本文:
================================
2015年12月01日

アサギをよぶ声

81CHrdTqSvL[1].jpg森川成美さんの『アサギをよぶ声』
(偕成社・絵/スカイエマ)の
第2巻「新たな旅立ち」
・完結編「そして時は来た」を
読み終えました。
実は2巻は9月に出版されてまもなく
読み終えていたのですが、
3巻目が11月に出ると知り、
81xzyeDmybL[1].jpgそれを待ってご紹介させていただこうと
思っておりました。
なぜなら、2巻を読んで、
すぐにでも3巻が読みたくなったからです。
次号が待ちきれない感覚、ひさびさでした。
そして届いた3巻・完結編。
ちびりちびりと楽しむはずが、
結局一気読みしてしまいました。
主人公・アサギが、とにかくいい!
弓の競い合いには勝ったものの、望んでいた戦士に結局なれず、女屋で布を織っていたアサギが、
密命を帯びて秘密裏にとが村に行くところから、物語は一気に加速してゆきます。
戦士になりたいと願っていたアサギが、大切な人を救うために自ら生き口になり、
そこから脱出を図り、さらに村を救うために立ち上がり、奔走する。
================================
課題 A:
『アサギをよぶ声』の紹介文に登場する作品名と巻名を、すべて書き出してください。
課題 B:
『アサギをよぶ声』の紹介文を、最後の文に続けて書き進めてください。
================================
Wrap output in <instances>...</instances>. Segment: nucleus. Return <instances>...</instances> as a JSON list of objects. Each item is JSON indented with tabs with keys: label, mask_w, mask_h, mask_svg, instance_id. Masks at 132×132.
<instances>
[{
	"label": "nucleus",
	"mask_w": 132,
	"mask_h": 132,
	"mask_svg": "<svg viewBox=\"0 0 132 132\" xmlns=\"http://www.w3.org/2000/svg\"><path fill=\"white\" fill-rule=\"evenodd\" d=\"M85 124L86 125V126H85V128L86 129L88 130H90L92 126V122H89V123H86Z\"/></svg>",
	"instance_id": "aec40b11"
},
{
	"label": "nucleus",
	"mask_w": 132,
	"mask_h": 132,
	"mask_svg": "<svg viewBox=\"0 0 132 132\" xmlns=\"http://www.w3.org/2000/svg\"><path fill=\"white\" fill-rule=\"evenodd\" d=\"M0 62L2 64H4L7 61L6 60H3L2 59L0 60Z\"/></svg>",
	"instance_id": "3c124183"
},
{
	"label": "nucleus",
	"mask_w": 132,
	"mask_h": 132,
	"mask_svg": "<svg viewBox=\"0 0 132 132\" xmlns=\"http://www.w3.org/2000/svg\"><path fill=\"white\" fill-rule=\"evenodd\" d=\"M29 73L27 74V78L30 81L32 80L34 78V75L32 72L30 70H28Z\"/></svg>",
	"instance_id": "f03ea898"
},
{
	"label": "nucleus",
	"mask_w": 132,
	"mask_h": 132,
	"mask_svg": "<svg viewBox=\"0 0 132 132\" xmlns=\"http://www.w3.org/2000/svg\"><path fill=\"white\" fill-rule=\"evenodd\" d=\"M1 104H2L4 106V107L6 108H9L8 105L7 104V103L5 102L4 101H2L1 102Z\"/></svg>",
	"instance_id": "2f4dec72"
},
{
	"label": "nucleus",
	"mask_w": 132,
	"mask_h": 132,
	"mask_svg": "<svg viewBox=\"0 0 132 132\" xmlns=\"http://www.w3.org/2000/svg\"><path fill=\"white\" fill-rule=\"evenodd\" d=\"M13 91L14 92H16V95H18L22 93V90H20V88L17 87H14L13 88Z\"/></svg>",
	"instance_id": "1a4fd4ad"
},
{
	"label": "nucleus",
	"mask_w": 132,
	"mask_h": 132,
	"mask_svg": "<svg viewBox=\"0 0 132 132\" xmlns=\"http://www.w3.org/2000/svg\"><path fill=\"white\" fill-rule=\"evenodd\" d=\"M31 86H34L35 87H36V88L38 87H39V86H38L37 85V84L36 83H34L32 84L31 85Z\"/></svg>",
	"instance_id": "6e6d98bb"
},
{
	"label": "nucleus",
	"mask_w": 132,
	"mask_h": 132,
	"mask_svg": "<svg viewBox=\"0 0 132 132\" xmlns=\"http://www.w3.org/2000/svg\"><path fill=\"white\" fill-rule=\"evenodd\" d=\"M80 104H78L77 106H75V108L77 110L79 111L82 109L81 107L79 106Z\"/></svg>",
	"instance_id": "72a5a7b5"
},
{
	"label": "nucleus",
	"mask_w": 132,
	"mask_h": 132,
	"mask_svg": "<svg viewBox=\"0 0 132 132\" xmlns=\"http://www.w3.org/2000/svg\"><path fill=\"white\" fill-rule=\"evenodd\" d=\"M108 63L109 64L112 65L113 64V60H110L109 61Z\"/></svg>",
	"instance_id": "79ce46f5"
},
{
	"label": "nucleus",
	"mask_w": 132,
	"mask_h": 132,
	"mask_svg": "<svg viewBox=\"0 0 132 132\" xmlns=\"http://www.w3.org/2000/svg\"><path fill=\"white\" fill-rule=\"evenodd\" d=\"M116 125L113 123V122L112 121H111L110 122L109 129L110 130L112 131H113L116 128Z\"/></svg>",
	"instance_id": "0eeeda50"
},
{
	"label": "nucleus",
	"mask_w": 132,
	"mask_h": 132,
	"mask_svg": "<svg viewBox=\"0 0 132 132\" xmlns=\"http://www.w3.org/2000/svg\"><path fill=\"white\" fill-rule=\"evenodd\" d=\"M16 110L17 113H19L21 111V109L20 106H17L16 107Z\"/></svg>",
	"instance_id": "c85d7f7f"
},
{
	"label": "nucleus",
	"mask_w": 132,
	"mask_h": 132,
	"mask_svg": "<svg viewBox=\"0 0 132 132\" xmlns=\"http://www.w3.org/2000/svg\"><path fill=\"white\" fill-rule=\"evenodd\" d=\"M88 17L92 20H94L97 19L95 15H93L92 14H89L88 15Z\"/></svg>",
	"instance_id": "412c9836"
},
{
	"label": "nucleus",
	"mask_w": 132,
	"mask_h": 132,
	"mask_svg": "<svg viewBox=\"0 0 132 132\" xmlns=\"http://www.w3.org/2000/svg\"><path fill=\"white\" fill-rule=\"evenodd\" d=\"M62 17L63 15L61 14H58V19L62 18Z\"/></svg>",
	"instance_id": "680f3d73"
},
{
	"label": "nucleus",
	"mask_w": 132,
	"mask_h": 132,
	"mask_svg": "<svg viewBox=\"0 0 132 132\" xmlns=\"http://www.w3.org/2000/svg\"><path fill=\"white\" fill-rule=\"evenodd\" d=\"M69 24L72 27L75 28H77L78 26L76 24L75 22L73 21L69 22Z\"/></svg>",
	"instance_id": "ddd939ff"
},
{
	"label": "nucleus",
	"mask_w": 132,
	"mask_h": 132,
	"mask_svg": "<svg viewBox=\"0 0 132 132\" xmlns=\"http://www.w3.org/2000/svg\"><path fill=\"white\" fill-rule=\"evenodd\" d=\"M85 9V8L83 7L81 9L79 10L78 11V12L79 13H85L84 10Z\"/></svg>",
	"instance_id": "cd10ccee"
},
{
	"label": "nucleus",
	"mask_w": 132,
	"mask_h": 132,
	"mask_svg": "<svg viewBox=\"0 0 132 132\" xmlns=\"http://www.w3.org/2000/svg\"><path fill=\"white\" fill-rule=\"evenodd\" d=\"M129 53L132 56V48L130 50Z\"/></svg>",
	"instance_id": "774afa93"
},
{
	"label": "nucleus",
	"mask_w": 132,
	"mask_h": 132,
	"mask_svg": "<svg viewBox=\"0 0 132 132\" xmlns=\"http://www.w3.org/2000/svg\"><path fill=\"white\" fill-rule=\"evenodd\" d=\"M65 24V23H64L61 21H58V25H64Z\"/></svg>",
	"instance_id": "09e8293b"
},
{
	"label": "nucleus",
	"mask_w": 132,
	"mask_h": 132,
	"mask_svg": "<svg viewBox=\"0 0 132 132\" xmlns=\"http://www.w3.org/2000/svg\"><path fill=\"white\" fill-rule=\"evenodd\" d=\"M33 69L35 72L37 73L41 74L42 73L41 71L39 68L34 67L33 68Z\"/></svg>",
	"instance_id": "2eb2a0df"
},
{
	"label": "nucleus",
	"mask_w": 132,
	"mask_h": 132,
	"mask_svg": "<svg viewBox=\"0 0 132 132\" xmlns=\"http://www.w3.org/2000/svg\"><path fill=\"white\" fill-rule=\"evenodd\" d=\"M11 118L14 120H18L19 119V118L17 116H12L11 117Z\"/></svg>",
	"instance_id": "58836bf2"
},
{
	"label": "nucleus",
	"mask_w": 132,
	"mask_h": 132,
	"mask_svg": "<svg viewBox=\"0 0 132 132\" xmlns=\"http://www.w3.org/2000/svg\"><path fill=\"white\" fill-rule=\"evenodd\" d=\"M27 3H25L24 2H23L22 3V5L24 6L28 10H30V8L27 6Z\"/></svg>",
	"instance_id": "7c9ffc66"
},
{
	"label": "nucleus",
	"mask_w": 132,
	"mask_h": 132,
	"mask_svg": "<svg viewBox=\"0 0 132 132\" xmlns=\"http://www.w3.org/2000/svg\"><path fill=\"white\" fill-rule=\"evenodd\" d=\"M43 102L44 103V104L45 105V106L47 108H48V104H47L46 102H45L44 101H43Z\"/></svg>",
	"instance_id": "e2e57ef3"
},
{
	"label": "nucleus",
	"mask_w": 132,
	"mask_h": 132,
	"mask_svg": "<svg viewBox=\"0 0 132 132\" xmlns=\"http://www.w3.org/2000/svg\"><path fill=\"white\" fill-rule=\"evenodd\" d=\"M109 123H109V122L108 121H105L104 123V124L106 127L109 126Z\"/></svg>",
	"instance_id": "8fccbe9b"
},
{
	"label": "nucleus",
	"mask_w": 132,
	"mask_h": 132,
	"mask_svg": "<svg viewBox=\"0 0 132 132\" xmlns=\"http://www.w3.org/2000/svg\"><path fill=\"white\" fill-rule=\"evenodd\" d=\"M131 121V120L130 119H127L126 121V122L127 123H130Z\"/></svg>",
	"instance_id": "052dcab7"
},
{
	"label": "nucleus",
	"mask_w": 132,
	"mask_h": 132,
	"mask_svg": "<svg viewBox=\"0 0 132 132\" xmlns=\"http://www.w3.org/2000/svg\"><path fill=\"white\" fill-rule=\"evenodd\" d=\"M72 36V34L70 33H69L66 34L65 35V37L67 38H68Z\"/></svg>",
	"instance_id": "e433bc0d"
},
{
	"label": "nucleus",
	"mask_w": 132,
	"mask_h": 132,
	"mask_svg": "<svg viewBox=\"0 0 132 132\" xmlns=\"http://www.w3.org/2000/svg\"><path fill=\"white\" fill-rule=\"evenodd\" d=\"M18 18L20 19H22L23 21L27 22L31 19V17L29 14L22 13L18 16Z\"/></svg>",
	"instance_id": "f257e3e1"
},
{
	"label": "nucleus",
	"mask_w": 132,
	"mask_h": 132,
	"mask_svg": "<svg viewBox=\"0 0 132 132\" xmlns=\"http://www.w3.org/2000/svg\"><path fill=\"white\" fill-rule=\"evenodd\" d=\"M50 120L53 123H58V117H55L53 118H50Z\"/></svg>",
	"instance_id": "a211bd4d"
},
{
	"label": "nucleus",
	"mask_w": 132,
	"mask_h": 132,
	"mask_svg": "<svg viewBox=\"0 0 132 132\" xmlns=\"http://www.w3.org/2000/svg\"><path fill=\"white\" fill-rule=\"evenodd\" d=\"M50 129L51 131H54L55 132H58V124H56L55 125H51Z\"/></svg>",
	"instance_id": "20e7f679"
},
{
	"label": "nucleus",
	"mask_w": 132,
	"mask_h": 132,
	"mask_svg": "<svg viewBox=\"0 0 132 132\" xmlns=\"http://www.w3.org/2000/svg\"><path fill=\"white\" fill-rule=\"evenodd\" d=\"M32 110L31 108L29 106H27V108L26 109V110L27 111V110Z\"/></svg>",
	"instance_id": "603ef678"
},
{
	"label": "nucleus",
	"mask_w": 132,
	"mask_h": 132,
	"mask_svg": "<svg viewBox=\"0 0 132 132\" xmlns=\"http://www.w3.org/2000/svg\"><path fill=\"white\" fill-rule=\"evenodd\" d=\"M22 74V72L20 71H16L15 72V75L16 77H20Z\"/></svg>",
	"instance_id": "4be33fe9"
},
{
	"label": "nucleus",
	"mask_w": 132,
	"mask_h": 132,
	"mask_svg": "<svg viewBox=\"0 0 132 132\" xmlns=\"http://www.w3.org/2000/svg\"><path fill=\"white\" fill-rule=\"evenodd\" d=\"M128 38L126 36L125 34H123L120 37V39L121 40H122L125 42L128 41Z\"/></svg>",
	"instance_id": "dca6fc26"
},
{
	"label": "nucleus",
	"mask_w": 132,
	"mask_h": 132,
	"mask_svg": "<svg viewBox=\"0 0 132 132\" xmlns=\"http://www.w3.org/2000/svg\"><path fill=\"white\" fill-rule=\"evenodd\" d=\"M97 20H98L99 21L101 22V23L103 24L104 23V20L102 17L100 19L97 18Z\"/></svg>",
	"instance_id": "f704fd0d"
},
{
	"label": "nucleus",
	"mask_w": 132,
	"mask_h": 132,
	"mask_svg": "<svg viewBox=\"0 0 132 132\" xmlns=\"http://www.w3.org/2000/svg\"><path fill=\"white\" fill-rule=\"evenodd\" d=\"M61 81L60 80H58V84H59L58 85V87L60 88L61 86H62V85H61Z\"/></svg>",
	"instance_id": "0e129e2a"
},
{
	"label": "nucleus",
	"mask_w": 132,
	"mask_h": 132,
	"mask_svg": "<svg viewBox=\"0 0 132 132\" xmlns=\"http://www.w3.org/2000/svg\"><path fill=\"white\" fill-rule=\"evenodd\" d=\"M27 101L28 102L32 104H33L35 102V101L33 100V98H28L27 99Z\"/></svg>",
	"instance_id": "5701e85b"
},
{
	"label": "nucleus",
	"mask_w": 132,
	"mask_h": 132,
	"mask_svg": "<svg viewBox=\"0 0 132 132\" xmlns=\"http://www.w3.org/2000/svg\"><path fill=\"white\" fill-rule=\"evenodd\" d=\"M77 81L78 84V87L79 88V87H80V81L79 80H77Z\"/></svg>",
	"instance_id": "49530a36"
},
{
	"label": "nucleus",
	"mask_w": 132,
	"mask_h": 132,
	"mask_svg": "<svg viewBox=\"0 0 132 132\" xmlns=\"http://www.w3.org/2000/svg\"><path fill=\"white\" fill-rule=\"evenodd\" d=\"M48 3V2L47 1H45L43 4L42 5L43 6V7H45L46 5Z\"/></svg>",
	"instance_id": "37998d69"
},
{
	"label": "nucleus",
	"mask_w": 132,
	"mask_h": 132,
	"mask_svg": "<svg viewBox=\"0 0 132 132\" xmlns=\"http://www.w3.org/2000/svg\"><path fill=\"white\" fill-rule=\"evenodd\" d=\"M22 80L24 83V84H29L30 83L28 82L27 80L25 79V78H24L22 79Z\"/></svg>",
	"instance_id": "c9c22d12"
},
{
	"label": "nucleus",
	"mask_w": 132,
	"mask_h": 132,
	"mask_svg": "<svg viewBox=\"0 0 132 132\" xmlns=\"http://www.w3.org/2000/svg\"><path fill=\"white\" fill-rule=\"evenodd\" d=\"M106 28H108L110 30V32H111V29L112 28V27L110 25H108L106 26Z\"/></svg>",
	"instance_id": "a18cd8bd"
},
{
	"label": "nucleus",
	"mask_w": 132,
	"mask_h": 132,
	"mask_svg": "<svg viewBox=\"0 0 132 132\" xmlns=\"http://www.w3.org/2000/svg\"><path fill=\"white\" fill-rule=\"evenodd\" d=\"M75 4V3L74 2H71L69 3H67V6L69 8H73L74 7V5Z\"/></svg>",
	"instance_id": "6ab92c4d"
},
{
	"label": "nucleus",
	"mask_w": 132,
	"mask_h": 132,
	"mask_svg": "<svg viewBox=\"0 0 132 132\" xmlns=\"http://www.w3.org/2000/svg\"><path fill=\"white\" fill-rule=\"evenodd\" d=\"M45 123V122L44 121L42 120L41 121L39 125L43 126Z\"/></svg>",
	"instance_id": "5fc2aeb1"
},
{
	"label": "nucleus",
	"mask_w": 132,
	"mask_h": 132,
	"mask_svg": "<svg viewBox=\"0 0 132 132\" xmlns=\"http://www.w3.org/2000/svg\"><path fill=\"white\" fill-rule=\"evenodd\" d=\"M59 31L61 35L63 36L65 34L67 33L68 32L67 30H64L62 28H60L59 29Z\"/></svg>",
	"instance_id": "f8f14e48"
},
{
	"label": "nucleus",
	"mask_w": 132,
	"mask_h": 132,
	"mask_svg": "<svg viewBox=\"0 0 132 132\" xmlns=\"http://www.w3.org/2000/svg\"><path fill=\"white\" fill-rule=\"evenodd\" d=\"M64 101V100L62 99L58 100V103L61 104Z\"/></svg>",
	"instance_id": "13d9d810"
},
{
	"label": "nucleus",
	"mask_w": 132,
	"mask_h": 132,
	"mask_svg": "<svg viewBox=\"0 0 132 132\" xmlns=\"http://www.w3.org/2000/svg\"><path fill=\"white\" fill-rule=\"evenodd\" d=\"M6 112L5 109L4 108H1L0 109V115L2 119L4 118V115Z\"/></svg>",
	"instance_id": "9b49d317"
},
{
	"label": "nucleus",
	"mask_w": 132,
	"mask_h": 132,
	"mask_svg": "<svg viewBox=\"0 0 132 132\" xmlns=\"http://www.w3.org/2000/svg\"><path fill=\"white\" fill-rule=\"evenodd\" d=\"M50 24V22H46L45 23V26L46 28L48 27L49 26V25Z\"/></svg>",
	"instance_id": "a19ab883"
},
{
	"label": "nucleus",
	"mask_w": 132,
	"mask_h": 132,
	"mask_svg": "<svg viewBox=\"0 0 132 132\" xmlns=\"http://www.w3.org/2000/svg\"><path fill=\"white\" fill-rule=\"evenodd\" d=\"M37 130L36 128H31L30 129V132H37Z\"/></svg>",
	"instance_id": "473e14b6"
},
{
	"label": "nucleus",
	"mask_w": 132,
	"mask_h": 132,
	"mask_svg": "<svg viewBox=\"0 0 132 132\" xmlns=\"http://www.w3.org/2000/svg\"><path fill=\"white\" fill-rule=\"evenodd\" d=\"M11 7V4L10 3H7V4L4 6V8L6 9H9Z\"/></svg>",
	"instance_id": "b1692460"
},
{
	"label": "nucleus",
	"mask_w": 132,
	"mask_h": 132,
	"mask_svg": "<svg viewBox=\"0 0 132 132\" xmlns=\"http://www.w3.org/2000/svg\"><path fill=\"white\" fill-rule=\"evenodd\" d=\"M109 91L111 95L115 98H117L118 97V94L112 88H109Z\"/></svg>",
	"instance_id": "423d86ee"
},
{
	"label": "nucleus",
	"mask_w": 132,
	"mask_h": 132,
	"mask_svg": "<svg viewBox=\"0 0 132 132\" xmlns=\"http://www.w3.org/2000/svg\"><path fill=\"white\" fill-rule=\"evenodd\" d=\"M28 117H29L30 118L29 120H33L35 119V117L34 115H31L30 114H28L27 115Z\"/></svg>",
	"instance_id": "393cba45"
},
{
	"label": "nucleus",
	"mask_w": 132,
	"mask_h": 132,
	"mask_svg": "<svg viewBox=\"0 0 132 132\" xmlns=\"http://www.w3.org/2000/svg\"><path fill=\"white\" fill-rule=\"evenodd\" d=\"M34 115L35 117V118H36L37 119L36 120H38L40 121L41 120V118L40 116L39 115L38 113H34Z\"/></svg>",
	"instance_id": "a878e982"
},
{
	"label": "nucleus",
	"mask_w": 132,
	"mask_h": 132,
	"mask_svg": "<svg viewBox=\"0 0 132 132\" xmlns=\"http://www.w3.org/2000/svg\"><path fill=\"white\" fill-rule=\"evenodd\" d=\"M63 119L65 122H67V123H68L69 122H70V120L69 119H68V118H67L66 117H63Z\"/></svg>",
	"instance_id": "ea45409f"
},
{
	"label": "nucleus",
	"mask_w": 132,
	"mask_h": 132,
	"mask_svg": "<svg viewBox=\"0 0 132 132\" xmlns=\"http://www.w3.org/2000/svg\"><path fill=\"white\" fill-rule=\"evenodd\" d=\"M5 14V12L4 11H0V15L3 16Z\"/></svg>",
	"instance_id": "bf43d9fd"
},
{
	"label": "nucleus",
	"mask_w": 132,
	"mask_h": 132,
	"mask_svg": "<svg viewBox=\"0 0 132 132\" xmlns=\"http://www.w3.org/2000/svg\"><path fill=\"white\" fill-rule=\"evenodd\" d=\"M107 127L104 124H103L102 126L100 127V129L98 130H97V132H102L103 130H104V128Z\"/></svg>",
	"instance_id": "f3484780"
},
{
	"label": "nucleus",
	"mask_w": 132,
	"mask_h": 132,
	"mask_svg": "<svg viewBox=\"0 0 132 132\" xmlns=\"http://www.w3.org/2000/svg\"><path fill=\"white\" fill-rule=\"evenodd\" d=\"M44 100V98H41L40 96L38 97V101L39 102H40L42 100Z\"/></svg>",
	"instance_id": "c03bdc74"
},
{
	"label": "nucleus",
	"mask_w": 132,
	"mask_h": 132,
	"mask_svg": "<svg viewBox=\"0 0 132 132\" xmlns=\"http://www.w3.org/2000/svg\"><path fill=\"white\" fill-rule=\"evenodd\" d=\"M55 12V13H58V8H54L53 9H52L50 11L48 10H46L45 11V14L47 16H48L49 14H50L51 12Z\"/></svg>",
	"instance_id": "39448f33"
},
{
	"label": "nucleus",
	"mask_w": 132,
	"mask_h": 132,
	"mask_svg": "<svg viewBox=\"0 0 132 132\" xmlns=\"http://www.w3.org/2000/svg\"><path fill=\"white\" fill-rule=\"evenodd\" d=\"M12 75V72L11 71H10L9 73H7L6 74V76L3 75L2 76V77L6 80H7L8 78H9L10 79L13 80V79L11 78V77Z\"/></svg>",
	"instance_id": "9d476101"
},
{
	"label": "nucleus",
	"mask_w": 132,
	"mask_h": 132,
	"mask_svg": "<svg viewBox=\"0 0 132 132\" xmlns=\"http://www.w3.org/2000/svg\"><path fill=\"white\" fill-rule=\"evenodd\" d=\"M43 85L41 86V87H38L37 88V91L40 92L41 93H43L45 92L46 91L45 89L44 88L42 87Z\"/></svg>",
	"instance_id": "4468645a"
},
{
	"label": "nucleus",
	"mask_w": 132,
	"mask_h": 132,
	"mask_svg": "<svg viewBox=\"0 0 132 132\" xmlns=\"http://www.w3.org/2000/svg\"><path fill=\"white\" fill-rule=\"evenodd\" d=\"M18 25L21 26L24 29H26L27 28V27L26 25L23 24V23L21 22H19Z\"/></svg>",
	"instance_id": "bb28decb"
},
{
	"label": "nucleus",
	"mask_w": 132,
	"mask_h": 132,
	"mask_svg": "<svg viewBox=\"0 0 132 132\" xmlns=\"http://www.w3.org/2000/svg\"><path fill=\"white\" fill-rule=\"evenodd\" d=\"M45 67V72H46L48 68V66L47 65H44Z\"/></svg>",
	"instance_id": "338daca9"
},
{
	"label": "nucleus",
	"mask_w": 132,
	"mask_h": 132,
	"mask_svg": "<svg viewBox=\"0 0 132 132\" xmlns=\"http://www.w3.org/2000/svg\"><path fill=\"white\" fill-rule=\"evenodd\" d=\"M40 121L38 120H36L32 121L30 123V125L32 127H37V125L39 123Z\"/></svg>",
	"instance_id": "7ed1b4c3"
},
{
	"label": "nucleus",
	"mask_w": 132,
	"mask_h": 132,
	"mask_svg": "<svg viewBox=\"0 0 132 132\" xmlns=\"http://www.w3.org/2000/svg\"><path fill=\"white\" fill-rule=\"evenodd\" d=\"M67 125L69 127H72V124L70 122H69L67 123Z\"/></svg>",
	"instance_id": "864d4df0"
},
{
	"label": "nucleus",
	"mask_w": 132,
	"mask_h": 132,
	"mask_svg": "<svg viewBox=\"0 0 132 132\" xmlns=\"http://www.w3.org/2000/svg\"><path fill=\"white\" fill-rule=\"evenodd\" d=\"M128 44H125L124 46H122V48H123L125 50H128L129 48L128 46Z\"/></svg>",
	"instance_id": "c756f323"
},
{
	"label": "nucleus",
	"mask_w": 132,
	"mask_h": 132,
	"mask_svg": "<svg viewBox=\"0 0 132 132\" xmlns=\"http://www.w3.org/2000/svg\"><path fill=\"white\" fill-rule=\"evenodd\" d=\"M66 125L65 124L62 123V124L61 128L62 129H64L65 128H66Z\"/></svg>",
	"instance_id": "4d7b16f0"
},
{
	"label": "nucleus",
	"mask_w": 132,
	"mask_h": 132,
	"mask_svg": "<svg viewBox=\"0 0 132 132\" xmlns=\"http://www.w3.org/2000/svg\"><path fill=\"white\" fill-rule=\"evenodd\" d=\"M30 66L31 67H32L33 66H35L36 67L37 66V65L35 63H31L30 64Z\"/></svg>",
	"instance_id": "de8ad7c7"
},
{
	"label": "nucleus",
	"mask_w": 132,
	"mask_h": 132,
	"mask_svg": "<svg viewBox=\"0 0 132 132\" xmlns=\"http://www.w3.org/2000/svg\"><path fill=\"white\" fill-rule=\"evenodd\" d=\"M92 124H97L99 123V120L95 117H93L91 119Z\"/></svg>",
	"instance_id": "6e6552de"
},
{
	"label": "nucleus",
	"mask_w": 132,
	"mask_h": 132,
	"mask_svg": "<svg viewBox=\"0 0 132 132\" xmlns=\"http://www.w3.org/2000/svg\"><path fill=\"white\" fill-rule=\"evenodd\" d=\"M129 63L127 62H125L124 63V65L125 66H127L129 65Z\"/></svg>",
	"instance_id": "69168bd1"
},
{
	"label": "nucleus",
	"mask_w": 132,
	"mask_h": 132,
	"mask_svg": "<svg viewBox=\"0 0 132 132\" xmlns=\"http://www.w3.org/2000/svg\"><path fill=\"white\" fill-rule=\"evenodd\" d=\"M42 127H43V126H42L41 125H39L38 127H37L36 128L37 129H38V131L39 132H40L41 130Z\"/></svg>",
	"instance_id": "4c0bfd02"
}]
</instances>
================================
解答 A:
『アサギをよぶ声』、「新たな旅立ち」、「そして時は来た」

解答 B:
その結果、アサギはついに「戦士」になります。そして、他の村の戦士を先導して村を救うのです。
そう書くと「少女が勇敢に戦う物語」のようですが、そうではありません。
アサギは、闘いの中で、自分があれほど望んでいた「戦士」の現実を知るのです。
決戦の日の、アサギの心の描写が心に残りました。
やられて死ぬとわかったときの自分の気持ち、それが死ぬことそのものよりもおそろしいのかもしれない。
勇気と「モノノミカタ」で深く考える力。
この両方を持つアサギの生き方を、もっともっと見たいと感じました。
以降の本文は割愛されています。